Nine months after an e-mail from a Baltimore man prompted police to re-examine the 1972 death of his 5-year-old brother -- leading to murder charges against their mother -- prosecutors say they can't find the man.
Baltimore County prosecutors said yesterday that they haven't heard from Richard Allen Coffman since late last year.
And although prosecutors say the man's testimony is not crucial to the murder case against his 58-year-old mother, lawyers for Diane B. Coffman argued during a court hearing yesterday that the man should be ordered to undergo a psychological examination before the woman's trial, scheduled for July.
"He's an integral witness in this matter," defense attorney Domenic R. Iamele said in court, afterward adding that it is because of Richard Coffman's e-mail that the case exists.
Assistant State's Attorney Susan Hazlett said after the hearing that she doesn't believe Richard Coffman's presence is significant to the murder case.
"He doesn't have recollections of what happened" before his brother died, Hazlett said, adding that a medical examiner's review of the case last year "speaks for itself."
Richard Coffman was 3 years old when his brother, Edward Randolph Coffman, died in the family's Woodlawn-area home. Last summer, the 35-year-old Baltimore man sent an e-mail to Baltimore County police saying he believed his mother was responsible for his brother's death.
Their mother, who lives in Deland, Fla., was arrested in November and charged with murder. She is also charged with abusing both of the boys.
In 1972, Diane Coffman told investigators that Edward fell in the bathtub in their home while arguing over toys with Richard, and that she discovered the older boy dead in his bed the next morning, charging documents show.
A medical examiner at the time determined that Edward died of a blunt-force injury to his head but ruled the manner of death "undetermined," according to police and charging documents.

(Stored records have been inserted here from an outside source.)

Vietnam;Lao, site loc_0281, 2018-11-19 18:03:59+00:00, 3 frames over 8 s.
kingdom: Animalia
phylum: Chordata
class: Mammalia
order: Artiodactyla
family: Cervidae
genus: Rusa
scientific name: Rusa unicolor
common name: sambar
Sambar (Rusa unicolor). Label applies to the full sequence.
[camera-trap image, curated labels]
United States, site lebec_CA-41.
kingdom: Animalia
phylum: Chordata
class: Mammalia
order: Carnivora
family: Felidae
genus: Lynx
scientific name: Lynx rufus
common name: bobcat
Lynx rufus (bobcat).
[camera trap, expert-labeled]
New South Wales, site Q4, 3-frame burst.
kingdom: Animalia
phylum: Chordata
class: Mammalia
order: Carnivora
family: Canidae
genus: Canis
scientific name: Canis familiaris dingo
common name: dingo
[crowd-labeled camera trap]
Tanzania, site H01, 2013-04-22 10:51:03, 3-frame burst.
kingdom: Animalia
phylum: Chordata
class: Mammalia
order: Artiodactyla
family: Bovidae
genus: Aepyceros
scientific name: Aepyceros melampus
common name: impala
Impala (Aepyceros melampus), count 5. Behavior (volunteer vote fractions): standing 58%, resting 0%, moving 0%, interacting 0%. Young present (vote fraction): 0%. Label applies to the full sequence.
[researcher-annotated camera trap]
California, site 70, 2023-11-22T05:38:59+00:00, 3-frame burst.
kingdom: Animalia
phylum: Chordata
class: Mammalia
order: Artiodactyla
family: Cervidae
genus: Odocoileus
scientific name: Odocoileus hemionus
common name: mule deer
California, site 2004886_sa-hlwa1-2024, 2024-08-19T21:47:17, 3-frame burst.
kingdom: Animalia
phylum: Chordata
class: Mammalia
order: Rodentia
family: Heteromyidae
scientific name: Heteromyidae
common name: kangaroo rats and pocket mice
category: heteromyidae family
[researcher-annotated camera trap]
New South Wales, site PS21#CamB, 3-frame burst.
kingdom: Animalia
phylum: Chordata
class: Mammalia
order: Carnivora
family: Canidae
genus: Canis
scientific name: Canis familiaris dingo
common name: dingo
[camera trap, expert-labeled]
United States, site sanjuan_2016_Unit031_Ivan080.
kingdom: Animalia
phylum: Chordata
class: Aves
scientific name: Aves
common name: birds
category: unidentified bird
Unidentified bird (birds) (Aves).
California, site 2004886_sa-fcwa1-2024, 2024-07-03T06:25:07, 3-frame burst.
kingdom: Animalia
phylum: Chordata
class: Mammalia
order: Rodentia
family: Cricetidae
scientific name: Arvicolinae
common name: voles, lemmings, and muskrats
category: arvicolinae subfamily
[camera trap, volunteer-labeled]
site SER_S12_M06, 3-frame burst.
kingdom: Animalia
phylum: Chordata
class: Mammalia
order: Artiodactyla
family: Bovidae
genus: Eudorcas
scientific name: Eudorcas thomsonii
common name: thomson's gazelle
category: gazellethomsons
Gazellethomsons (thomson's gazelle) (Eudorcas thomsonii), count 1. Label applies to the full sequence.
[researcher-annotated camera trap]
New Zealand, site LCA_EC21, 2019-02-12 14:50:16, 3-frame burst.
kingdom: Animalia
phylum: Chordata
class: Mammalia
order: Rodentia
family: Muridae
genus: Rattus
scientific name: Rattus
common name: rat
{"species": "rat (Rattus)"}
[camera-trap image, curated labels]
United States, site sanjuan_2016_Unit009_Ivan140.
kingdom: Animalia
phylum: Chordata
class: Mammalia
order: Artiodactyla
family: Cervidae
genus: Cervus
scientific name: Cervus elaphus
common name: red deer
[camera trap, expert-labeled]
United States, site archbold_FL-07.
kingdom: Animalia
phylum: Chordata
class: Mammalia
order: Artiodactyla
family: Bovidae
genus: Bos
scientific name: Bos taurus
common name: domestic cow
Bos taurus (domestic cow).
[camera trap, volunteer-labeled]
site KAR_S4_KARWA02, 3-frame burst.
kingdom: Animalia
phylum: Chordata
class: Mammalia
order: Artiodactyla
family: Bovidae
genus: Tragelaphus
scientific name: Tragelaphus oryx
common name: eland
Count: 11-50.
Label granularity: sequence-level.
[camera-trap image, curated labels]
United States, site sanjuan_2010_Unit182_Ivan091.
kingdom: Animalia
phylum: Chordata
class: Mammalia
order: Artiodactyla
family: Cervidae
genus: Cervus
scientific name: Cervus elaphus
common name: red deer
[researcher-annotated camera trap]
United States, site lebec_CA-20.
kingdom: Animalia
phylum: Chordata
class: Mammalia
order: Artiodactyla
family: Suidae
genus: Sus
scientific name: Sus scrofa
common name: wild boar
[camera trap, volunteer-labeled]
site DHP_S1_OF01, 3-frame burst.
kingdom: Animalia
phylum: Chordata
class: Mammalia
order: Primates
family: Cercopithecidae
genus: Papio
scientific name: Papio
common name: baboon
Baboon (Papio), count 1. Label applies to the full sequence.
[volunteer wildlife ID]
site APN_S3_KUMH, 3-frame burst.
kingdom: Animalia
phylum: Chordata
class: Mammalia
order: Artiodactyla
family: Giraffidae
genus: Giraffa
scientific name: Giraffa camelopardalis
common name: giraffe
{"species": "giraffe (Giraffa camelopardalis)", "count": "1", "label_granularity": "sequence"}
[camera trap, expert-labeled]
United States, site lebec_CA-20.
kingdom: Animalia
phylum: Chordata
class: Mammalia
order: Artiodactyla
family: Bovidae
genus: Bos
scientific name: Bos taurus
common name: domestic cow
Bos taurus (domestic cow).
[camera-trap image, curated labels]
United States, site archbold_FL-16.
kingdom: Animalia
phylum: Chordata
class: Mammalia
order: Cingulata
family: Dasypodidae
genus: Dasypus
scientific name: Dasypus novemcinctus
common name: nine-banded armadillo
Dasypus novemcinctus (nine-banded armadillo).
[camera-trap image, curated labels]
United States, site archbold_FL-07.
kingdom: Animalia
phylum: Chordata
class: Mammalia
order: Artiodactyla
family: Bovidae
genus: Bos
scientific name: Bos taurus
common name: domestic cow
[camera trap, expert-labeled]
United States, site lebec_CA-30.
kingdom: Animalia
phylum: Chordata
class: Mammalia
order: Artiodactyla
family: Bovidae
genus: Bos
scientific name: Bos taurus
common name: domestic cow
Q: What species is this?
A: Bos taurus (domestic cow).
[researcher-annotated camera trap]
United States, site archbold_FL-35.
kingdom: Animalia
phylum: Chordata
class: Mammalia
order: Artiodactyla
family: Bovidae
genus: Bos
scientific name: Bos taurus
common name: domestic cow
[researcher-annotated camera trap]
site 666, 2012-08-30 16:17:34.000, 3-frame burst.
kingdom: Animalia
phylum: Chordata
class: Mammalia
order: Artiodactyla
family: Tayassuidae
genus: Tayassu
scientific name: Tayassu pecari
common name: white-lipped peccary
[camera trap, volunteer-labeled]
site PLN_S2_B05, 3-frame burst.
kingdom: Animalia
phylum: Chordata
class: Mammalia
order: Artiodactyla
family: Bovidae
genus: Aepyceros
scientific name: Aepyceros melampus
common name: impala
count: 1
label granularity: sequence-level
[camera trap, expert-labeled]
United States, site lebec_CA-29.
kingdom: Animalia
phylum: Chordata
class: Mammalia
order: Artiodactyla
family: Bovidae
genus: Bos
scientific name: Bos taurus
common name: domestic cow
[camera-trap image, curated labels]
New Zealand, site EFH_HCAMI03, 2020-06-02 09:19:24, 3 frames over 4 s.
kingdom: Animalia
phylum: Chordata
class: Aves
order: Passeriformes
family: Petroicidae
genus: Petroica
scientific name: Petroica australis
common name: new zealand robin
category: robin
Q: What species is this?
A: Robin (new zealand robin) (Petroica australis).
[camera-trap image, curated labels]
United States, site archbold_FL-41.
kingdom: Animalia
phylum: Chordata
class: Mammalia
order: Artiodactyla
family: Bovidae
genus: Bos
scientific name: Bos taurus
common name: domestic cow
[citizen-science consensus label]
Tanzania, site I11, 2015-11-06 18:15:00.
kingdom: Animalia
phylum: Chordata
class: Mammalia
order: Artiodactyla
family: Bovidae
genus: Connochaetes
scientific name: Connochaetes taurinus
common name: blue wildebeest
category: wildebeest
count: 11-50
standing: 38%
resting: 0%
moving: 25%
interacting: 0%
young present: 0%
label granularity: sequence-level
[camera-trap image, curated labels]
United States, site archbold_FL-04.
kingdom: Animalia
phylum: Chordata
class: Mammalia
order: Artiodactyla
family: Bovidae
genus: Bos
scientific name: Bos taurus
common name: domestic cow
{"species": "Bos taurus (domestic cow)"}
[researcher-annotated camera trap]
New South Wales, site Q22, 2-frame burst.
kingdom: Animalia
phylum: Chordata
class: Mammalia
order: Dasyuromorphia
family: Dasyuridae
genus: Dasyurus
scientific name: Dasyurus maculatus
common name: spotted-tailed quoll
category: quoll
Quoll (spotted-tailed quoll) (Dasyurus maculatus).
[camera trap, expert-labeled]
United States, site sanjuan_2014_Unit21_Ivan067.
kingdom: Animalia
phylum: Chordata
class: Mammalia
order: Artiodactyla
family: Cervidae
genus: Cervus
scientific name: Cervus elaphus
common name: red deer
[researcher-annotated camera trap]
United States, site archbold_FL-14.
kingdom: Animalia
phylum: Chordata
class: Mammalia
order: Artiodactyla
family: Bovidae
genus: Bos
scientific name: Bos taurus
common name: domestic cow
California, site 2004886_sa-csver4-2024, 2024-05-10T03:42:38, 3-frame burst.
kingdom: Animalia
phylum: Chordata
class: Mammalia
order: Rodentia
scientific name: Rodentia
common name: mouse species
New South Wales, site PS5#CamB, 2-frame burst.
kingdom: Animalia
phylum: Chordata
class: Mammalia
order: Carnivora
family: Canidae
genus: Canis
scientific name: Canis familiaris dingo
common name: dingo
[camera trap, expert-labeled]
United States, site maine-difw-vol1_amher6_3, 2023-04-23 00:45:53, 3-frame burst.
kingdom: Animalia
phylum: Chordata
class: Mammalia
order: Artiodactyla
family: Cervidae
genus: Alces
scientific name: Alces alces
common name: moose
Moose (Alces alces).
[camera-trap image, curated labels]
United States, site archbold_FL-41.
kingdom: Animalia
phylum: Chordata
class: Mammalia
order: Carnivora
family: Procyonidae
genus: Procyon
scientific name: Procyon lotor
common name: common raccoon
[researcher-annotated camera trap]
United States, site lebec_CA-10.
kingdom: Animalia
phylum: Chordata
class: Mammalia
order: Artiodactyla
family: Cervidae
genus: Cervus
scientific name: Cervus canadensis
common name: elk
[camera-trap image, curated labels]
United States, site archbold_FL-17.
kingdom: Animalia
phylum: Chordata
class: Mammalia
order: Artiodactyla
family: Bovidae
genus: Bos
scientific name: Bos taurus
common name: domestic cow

The July 2004 e-mail from Richard Coffman prompted police to re-examine the original autopsy and police reports. After reviewing the reports, Dr. David R. Fowler, Maryland's chief medical examiner, changed the manner of Edward's death to homicide in October, according to charging documents.
Free on bond
Diane Coffman, who is free on a $25,000 bond, has pleaded not guilty to the charges. She did not speak during the hearing, and through her lawyer declined to comment afterward.
Her husband, Darryl Coffman, called the allegations of murder and abuse unfair yesterday. "This is the closest thing to impossible I've ever witnessed in my 58 years on this Earth, ... and I've seen a lot of things," said Darryl Coffman who called his son Edward's death a "tragic accident."
He said he and his wife of more than 40 years had four children, including a daughter and another son, who died in an accident as an adult.
During the hearing yesterday, Iamele, the defense attorney, said Richard Coffman may be suffering from dementia.
`This is unfair'
"It's a shame," Darryl Coffman said. "Though we love our son, this a sad time. ... This is unfair to such a good woman."
In addition to a psychological examination of Richard Coffman, the defense lawyer also sought to examine the hard drive of the computer that the man used to send the e-mail to police. But Baltimore County Circuit Judge John G. Turnbull II denied the requests, saying they were moot because prosecutors cannot find the man.
May be homeless
Prosecutors said detectives have been unable to locate Richard Coffman, who they said had lived in the Bolton Hill area of Baltimore but now may be homeless. Hazlett, the assistant state's attorney, told Turnbull she last spoke with Richard Coffman before Christmas and that her phone messages for him have not been returned.
She said that if he is not found before trial, the child abuse charge against Diane Coffman that names Richard Coffman as the victim would likely be dropped.